Text shown ▸
○ ○ ○ ○ ○ ○ ○
I cannot find the shunt producing any negative voltage on either wire. It is either GND or a positive voltage up to 50mv. I put my oscilloscope on each wire and I don’t see a negative signal. When current is travelling in one direction I get a analog reading on A0 and zero on A1. When it travels in the other direction I get a reading on A1 and zero on A0.

If there is a better way of doing this, I am more than happy to try other ways if there are risks attached to the way I am doing it now, especially when I move to the shunt that is 2.5v.
If there is a better way of doing this, I am more than happy to try other ways if there are risks attached to the way I am doing it now, especially when I move to the shunt that is 2.5v.

I dug into the data sheet and the ADC has a differential input mode which is perfect for this application. I have no idea if the library code supports this hardware capability. If not, you will have to figure out the details from the data sheet.
The differential ADC has opened me up to a whole world of possibilities and reading up on it, it does seem to be able to solve my problem. Even if not on the teensy, there are some pretty good ADC modules that do differential ADC and also have some extras on top like signal gain etc and handling negative voltage.

Thank you for that.
○ ○ ○ ○ ○ ○ ○
Problems to solve ▸
A) From the shunt thread, return the part that opens with the words containing "I dug into the" and closes with "handling negative voltage.", copied character for character.
B) Using the shunt thread, decide whether each statement agrees with it. Answer yes or no for each, and quote the words that decide it.
(i) The oscilloscope showed a negative signal on one of the wires.
(ii) The ADC has a differential input mode.
(iii) It is confirmed that the library code supports the differential input mode.
C) According to the shunt thread, how high does the positive voltage from the shunt go?
○ ○ ○ ○ ○ ○ ○
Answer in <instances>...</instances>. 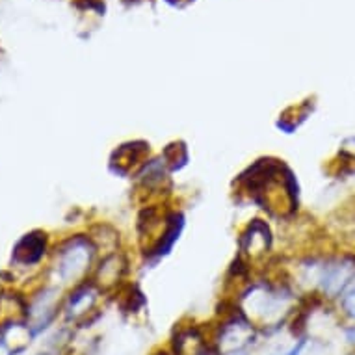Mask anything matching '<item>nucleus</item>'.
<instances>
[{
	"label": "nucleus",
	"mask_w": 355,
	"mask_h": 355,
	"mask_svg": "<svg viewBox=\"0 0 355 355\" xmlns=\"http://www.w3.org/2000/svg\"><path fill=\"white\" fill-rule=\"evenodd\" d=\"M64 303H60V292L56 288H43L34 294L26 303L24 311V324L28 327L32 337H37L53 326L62 313Z\"/></svg>",
	"instance_id": "obj_1"
},
{
	"label": "nucleus",
	"mask_w": 355,
	"mask_h": 355,
	"mask_svg": "<svg viewBox=\"0 0 355 355\" xmlns=\"http://www.w3.org/2000/svg\"><path fill=\"white\" fill-rule=\"evenodd\" d=\"M99 296L101 288L95 283H78L75 291L65 297L62 307L65 324L71 327H87L97 313Z\"/></svg>",
	"instance_id": "obj_2"
},
{
	"label": "nucleus",
	"mask_w": 355,
	"mask_h": 355,
	"mask_svg": "<svg viewBox=\"0 0 355 355\" xmlns=\"http://www.w3.org/2000/svg\"><path fill=\"white\" fill-rule=\"evenodd\" d=\"M95 248L92 245L89 239H75L67 240L62 250H60V262H58V272L60 277L64 281H75L80 279L86 275L92 264V257H94Z\"/></svg>",
	"instance_id": "obj_3"
},
{
	"label": "nucleus",
	"mask_w": 355,
	"mask_h": 355,
	"mask_svg": "<svg viewBox=\"0 0 355 355\" xmlns=\"http://www.w3.org/2000/svg\"><path fill=\"white\" fill-rule=\"evenodd\" d=\"M175 355H201L205 352L212 349L210 344L209 329H203L201 326L190 324V326L175 327L171 340L168 346Z\"/></svg>",
	"instance_id": "obj_4"
},
{
	"label": "nucleus",
	"mask_w": 355,
	"mask_h": 355,
	"mask_svg": "<svg viewBox=\"0 0 355 355\" xmlns=\"http://www.w3.org/2000/svg\"><path fill=\"white\" fill-rule=\"evenodd\" d=\"M45 251H47V234L34 231V233L24 234L13 248L12 262L21 266H34L43 259Z\"/></svg>",
	"instance_id": "obj_5"
},
{
	"label": "nucleus",
	"mask_w": 355,
	"mask_h": 355,
	"mask_svg": "<svg viewBox=\"0 0 355 355\" xmlns=\"http://www.w3.org/2000/svg\"><path fill=\"white\" fill-rule=\"evenodd\" d=\"M270 242H272V239H270L268 229L262 223H253L248 234H244V239H242V248L248 255L257 257L268 250Z\"/></svg>",
	"instance_id": "obj_6"
},
{
	"label": "nucleus",
	"mask_w": 355,
	"mask_h": 355,
	"mask_svg": "<svg viewBox=\"0 0 355 355\" xmlns=\"http://www.w3.org/2000/svg\"><path fill=\"white\" fill-rule=\"evenodd\" d=\"M340 311L343 315L355 324V285L348 292L343 294V302H340Z\"/></svg>",
	"instance_id": "obj_7"
},
{
	"label": "nucleus",
	"mask_w": 355,
	"mask_h": 355,
	"mask_svg": "<svg viewBox=\"0 0 355 355\" xmlns=\"http://www.w3.org/2000/svg\"><path fill=\"white\" fill-rule=\"evenodd\" d=\"M307 343L309 337H305V335H296L294 343H292L288 348L283 349V352H277V354L274 355H302L303 349L307 348Z\"/></svg>",
	"instance_id": "obj_8"
},
{
	"label": "nucleus",
	"mask_w": 355,
	"mask_h": 355,
	"mask_svg": "<svg viewBox=\"0 0 355 355\" xmlns=\"http://www.w3.org/2000/svg\"><path fill=\"white\" fill-rule=\"evenodd\" d=\"M151 355H175V354L169 348H158L157 352H153Z\"/></svg>",
	"instance_id": "obj_9"
},
{
	"label": "nucleus",
	"mask_w": 355,
	"mask_h": 355,
	"mask_svg": "<svg viewBox=\"0 0 355 355\" xmlns=\"http://www.w3.org/2000/svg\"><path fill=\"white\" fill-rule=\"evenodd\" d=\"M169 4H173V6H182L184 2H192V0H166Z\"/></svg>",
	"instance_id": "obj_10"
},
{
	"label": "nucleus",
	"mask_w": 355,
	"mask_h": 355,
	"mask_svg": "<svg viewBox=\"0 0 355 355\" xmlns=\"http://www.w3.org/2000/svg\"><path fill=\"white\" fill-rule=\"evenodd\" d=\"M201 355H216V352L214 349H209V352H205V354H201Z\"/></svg>",
	"instance_id": "obj_11"
},
{
	"label": "nucleus",
	"mask_w": 355,
	"mask_h": 355,
	"mask_svg": "<svg viewBox=\"0 0 355 355\" xmlns=\"http://www.w3.org/2000/svg\"><path fill=\"white\" fill-rule=\"evenodd\" d=\"M40 355H58V354H51V352H45V354H40Z\"/></svg>",
	"instance_id": "obj_12"
}]
</instances>
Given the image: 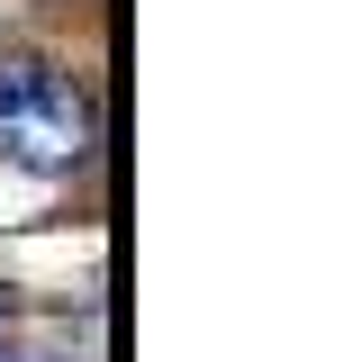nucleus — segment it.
I'll return each instance as SVG.
<instances>
[{"label": "nucleus", "mask_w": 362, "mask_h": 362, "mask_svg": "<svg viewBox=\"0 0 362 362\" xmlns=\"http://www.w3.org/2000/svg\"><path fill=\"white\" fill-rule=\"evenodd\" d=\"M0 154L18 173H82L90 163V100L37 54H0Z\"/></svg>", "instance_id": "1"}]
</instances>
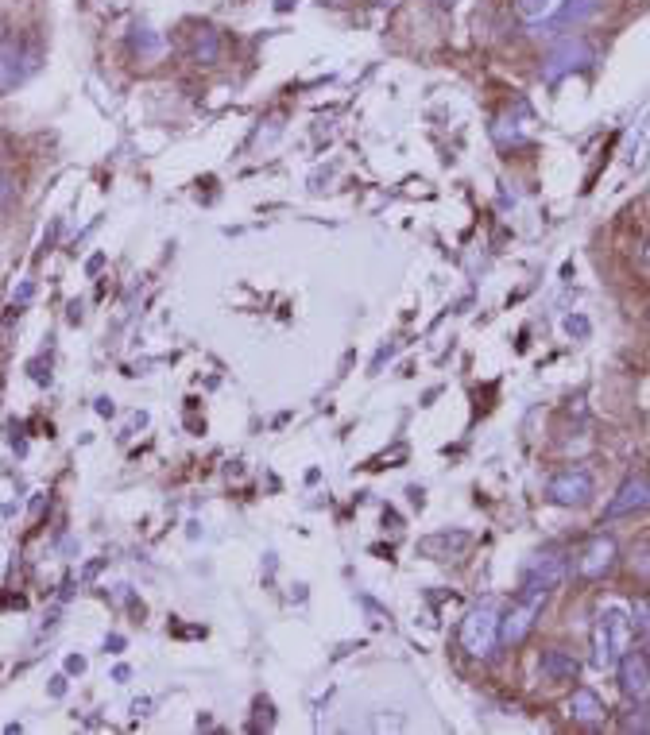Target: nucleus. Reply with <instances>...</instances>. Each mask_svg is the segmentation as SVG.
Instances as JSON below:
<instances>
[{"mask_svg": "<svg viewBox=\"0 0 650 735\" xmlns=\"http://www.w3.org/2000/svg\"><path fill=\"white\" fill-rule=\"evenodd\" d=\"M627 650H631V616L612 604L596 616V627H592V662L600 670H612Z\"/></svg>", "mask_w": 650, "mask_h": 735, "instance_id": "1", "label": "nucleus"}, {"mask_svg": "<svg viewBox=\"0 0 650 735\" xmlns=\"http://www.w3.org/2000/svg\"><path fill=\"white\" fill-rule=\"evenodd\" d=\"M542 604H546V588L523 585L519 600L500 616V643H507V647L523 643V639L531 635L534 619L542 616Z\"/></svg>", "mask_w": 650, "mask_h": 735, "instance_id": "2", "label": "nucleus"}, {"mask_svg": "<svg viewBox=\"0 0 650 735\" xmlns=\"http://www.w3.org/2000/svg\"><path fill=\"white\" fill-rule=\"evenodd\" d=\"M496 643H500V612H496V604H480L461 623V647L473 658H488Z\"/></svg>", "mask_w": 650, "mask_h": 735, "instance_id": "3", "label": "nucleus"}, {"mask_svg": "<svg viewBox=\"0 0 650 735\" xmlns=\"http://www.w3.org/2000/svg\"><path fill=\"white\" fill-rule=\"evenodd\" d=\"M589 62H592V47L585 39H562V43L546 55V62H542V78H546V82H558V78L573 74V70H585Z\"/></svg>", "mask_w": 650, "mask_h": 735, "instance_id": "4", "label": "nucleus"}, {"mask_svg": "<svg viewBox=\"0 0 650 735\" xmlns=\"http://www.w3.org/2000/svg\"><path fill=\"white\" fill-rule=\"evenodd\" d=\"M650 511V480L643 472H635V476H627L620 484V492L608 500L604 507V519H623V515H643Z\"/></svg>", "mask_w": 650, "mask_h": 735, "instance_id": "5", "label": "nucleus"}, {"mask_svg": "<svg viewBox=\"0 0 650 735\" xmlns=\"http://www.w3.org/2000/svg\"><path fill=\"white\" fill-rule=\"evenodd\" d=\"M616 558H620L616 538H608V534H592L589 542H585V550H581V558H577V577L596 581V577H604V573H612V569H616Z\"/></svg>", "mask_w": 650, "mask_h": 735, "instance_id": "6", "label": "nucleus"}, {"mask_svg": "<svg viewBox=\"0 0 650 735\" xmlns=\"http://www.w3.org/2000/svg\"><path fill=\"white\" fill-rule=\"evenodd\" d=\"M546 496H550V503H558V507H585V503L592 500V476L585 469L558 472V476L550 480Z\"/></svg>", "mask_w": 650, "mask_h": 735, "instance_id": "7", "label": "nucleus"}, {"mask_svg": "<svg viewBox=\"0 0 650 735\" xmlns=\"http://www.w3.org/2000/svg\"><path fill=\"white\" fill-rule=\"evenodd\" d=\"M616 674H620L623 697H647L650 693V658L647 650H627L620 662H616Z\"/></svg>", "mask_w": 650, "mask_h": 735, "instance_id": "8", "label": "nucleus"}, {"mask_svg": "<svg viewBox=\"0 0 650 735\" xmlns=\"http://www.w3.org/2000/svg\"><path fill=\"white\" fill-rule=\"evenodd\" d=\"M565 581V558L558 550H542L538 558L527 565V577H523V585H534V588H558Z\"/></svg>", "mask_w": 650, "mask_h": 735, "instance_id": "9", "label": "nucleus"}, {"mask_svg": "<svg viewBox=\"0 0 650 735\" xmlns=\"http://www.w3.org/2000/svg\"><path fill=\"white\" fill-rule=\"evenodd\" d=\"M469 542H473V538H469L465 530H453V534H449V530H442V534H430V538H422V542H418V550H422L426 558L445 561V558H457L461 550H469Z\"/></svg>", "mask_w": 650, "mask_h": 735, "instance_id": "10", "label": "nucleus"}, {"mask_svg": "<svg viewBox=\"0 0 650 735\" xmlns=\"http://www.w3.org/2000/svg\"><path fill=\"white\" fill-rule=\"evenodd\" d=\"M538 670L546 681H573V677L581 674V662L562 647H550L542 650V658H538Z\"/></svg>", "mask_w": 650, "mask_h": 735, "instance_id": "11", "label": "nucleus"}, {"mask_svg": "<svg viewBox=\"0 0 650 735\" xmlns=\"http://www.w3.org/2000/svg\"><path fill=\"white\" fill-rule=\"evenodd\" d=\"M569 716H573L577 724H585V728H596V724H604L608 708H604V701H600L592 689H577V693L569 697Z\"/></svg>", "mask_w": 650, "mask_h": 735, "instance_id": "12", "label": "nucleus"}, {"mask_svg": "<svg viewBox=\"0 0 650 735\" xmlns=\"http://www.w3.org/2000/svg\"><path fill=\"white\" fill-rule=\"evenodd\" d=\"M20 62H24V55H20L16 39H0V93L12 89L24 78V66Z\"/></svg>", "mask_w": 650, "mask_h": 735, "instance_id": "13", "label": "nucleus"}, {"mask_svg": "<svg viewBox=\"0 0 650 735\" xmlns=\"http://www.w3.org/2000/svg\"><path fill=\"white\" fill-rule=\"evenodd\" d=\"M604 8V0H565V8L558 12V28H577V24H589L592 16Z\"/></svg>", "mask_w": 650, "mask_h": 735, "instance_id": "14", "label": "nucleus"}, {"mask_svg": "<svg viewBox=\"0 0 650 735\" xmlns=\"http://www.w3.org/2000/svg\"><path fill=\"white\" fill-rule=\"evenodd\" d=\"M194 59L206 62V66L221 59V39H217L213 28H198V35H194Z\"/></svg>", "mask_w": 650, "mask_h": 735, "instance_id": "15", "label": "nucleus"}, {"mask_svg": "<svg viewBox=\"0 0 650 735\" xmlns=\"http://www.w3.org/2000/svg\"><path fill=\"white\" fill-rule=\"evenodd\" d=\"M631 631H639L650 647V604L647 600H639V604H635V612H631Z\"/></svg>", "mask_w": 650, "mask_h": 735, "instance_id": "16", "label": "nucleus"}, {"mask_svg": "<svg viewBox=\"0 0 650 735\" xmlns=\"http://www.w3.org/2000/svg\"><path fill=\"white\" fill-rule=\"evenodd\" d=\"M515 8H519L523 20H538V16H546L550 0H515Z\"/></svg>", "mask_w": 650, "mask_h": 735, "instance_id": "17", "label": "nucleus"}, {"mask_svg": "<svg viewBox=\"0 0 650 735\" xmlns=\"http://www.w3.org/2000/svg\"><path fill=\"white\" fill-rule=\"evenodd\" d=\"M565 333H569V337H589V318L569 314V318H565Z\"/></svg>", "mask_w": 650, "mask_h": 735, "instance_id": "18", "label": "nucleus"}, {"mask_svg": "<svg viewBox=\"0 0 650 735\" xmlns=\"http://www.w3.org/2000/svg\"><path fill=\"white\" fill-rule=\"evenodd\" d=\"M8 198H12V178L0 175V209L8 206Z\"/></svg>", "mask_w": 650, "mask_h": 735, "instance_id": "19", "label": "nucleus"}, {"mask_svg": "<svg viewBox=\"0 0 650 735\" xmlns=\"http://www.w3.org/2000/svg\"><path fill=\"white\" fill-rule=\"evenodd\" d=\"M66 670H70V674H82V670H86V662H82L78 654H70V658H66Z\"/></svg>", "mask_w": 650, "mask_h": 735, "instance_id": "20", "label": "nucleus"}, {"mask_svg": "<svg viewBox=\"0 0 650 735\" xmlns=\"http://www.w3.org/2000/svg\"><path fill=\"white\" fill-rule=\"evenodd\" d=\"M136 47H144V51H155V47H159V39H151V35H136Z\"/></svg>", "mask_w": 650, "mask_h": 735, "instance_id": "21", "label": "nucleus"}, {"mask_svg": "<svg viewBox=\"0 0 650 735\" xmlns=\"http://www.w3.org/2000/svg\"><path fill=\"white\" fill-rule=\"evenodd\" d=\"M438 4H442V8H453V4H457V0H438Z\"/></svg>", "mask_w": 650, "mask_h": 735, "instance_id": "22", "label": "nucleus"}, {"mask_svg": "<svg viewBox=\"0 0 650 735\" xmlns=\"http://www.w3.org/2000/svg\"><path fill=\"white\" fill-rule=\"evenodd\" d=\"M643 260H647V267H650V244L643 248Z\"/></svg>", "mask_w": 650, "mask_h": 735, "instance_id": "23", "label": "nucleus"}]
</instances>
○ ○ ○ ○ ○ ○ ○
Responses in order ▸
A)
I dug into the data sheet and the ADC has a differential input mode which is perfect for this application. I have no idea if the library code supports this hardware capability. If not, you will have to figure out the details from the data sheet.
The differential ADC has opened me up to a whole world of possibilities and reading up on it, it does seem to be able to solve my problem. Even if not on the teensy, there are some pretty good ADC modules that do differential ADC and also have some extras on top like signal gain etc and handling negative voltage.

B)
(i) No: "I put my oscilloscope on each wire and I don’t see a negative signal."
(ii) Yes: "the ADC has a differential input mode which is perfect for this application."
(iii) No: "I have no idea if the library code supports this hardware capability."

C) Up to 50mv.